Ask them the same question now, and I’m not sure what their answers would be. Maybe they still strive for bigger and better things. I would like to think that there is still a flame ingrained in the hearts of young girls who believe they can accomplish anything and everything they want to, to the same extent as men.
But the defeat women of all ages faced after Donald Trump was elected affected much more than the outcome of one election. I fear it has shown girls who are just beginning to form their own opinions and beliefs that no matter how hard a woman fights for something, no matter how much support she has, a man will ultimately win.
And this is not just any man, but a man who has even been accused of sexual assault more than 10 times, a man who continues to publicly degrade women and minorities. This is a man who does not deserve respect and who has no political experience, but somehow prevailed to become president.
He was running against a strong woman who has served the majority of her life in public service. She has always been outspoken about her thoughts on women in power and has gained worldwide encouragement. She is someone who had all the cards stacked against her but was still able to overcome and run for president twice. And yet, she still lost.

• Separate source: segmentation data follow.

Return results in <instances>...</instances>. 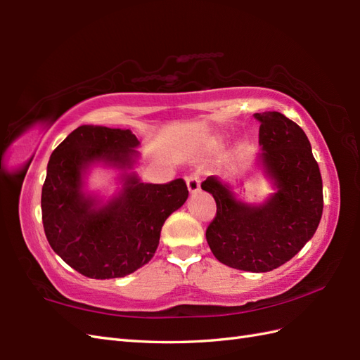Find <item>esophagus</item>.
Masks as SVG:
<instances>
[{"instance_id":"esophagus-1","label":"esophagus","mask_w":360,"mask_h":360,"mask_svg":"<svg viewBox=\"0 0 360 360\" xmlns=\"http://www.w3.org/2000/svg\"><path fill=\"white\" fill-rule=\"evenodd\" d=\"M186 182H187V188L190 193H196L198 190H200V174L198 173L188 174L186 178Z\"/></svg>"}]
</instances>
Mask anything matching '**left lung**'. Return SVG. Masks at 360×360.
Here are the masks:
<instances>
[{"label":"left lung","mask_w":360,"mask_h":360,"mask_svg":"<svg viewBox=\"0 0 360 360\" xmlns=\"http://www.w3.org/2000/svg\"><path fill=\"white\" fill-rule=\"evenodd\" d=\"M258 155L277 192L259 205L236 200L231 187L209 176L201 188L217 202L205 238L218 262L233 269L269 272L289 262L316 233L323 186L311 143L295 122L277 111L255 112Z\"/></svg>","instance_id":"8db88e82"}]
</instances>
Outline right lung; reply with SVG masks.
Returning <instances> with one entry per match:
<instances>
[{
  "mask_svg": "<svg viewBox=\"0 0 360 360\" xmlns=\"http://www.w3.org/2000/svg\"><path fill=\"white\" fill-rule=\"evenodd\" d=\"M139 141L129 129L82 125L52 151L41 190L46 238L57 255L89 278L125 277L147 264L165 219L187 201L184 179L143 184L122 174L124 188L101 204L83 192L94 164L131 170Z\"/></svg>",
  "mask_w": 360,
  "mask_h": 360,
  "instance_id": "obj_1",
  "label": "right lung"
}]
</instances>
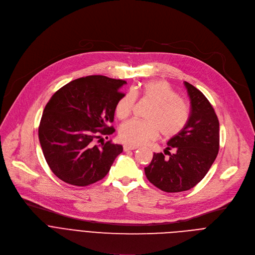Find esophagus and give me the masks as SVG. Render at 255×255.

What message does this send to the young girls who watched the electoral debates and thought about how exciting it was when they saw a woman up there with all the other men? In a time so imperative to development, how does it look to those same young girls who will now have to listen to someone who bragged about violating a woman on live television for the next four years? I want to be optimistic, but I can’t. I know how detrimental not growing up with a beneficially influential person as a role model will be for the future generation.
It’s 2017. Over 70 countries around the world have had a woman in power, but the United States is not one of them. We’re still considered to be the most powerful country in the world, but instead of moving forward, we have begun to move backward. If we want to avoid the inevitable decline that will result if we stay on the same path, we have to surge past those who try to hold us back, and choose the most responsible people to lead our country.
Barack Obama lead me out of adolescence, and he was the perfect candidate for the job. Obama was respectful, intelligent, and motivational. Hillary Clinton was present and ready to preserve Obama’s legacy. In her 2016 concession speech, she said, “To all of the little girls who are watching this, never doubt that you are valuable and powerful and deserving of every chance and opportunity in the world to pursue and achieve your own dreams.”
That is what we need from a president; someone who builds up those who need to hear it the most: the next generation. And not one, in contrast, who parents will have to shield their kids from, fearing what he’ll say on live T.V. What does that say about our country and our future?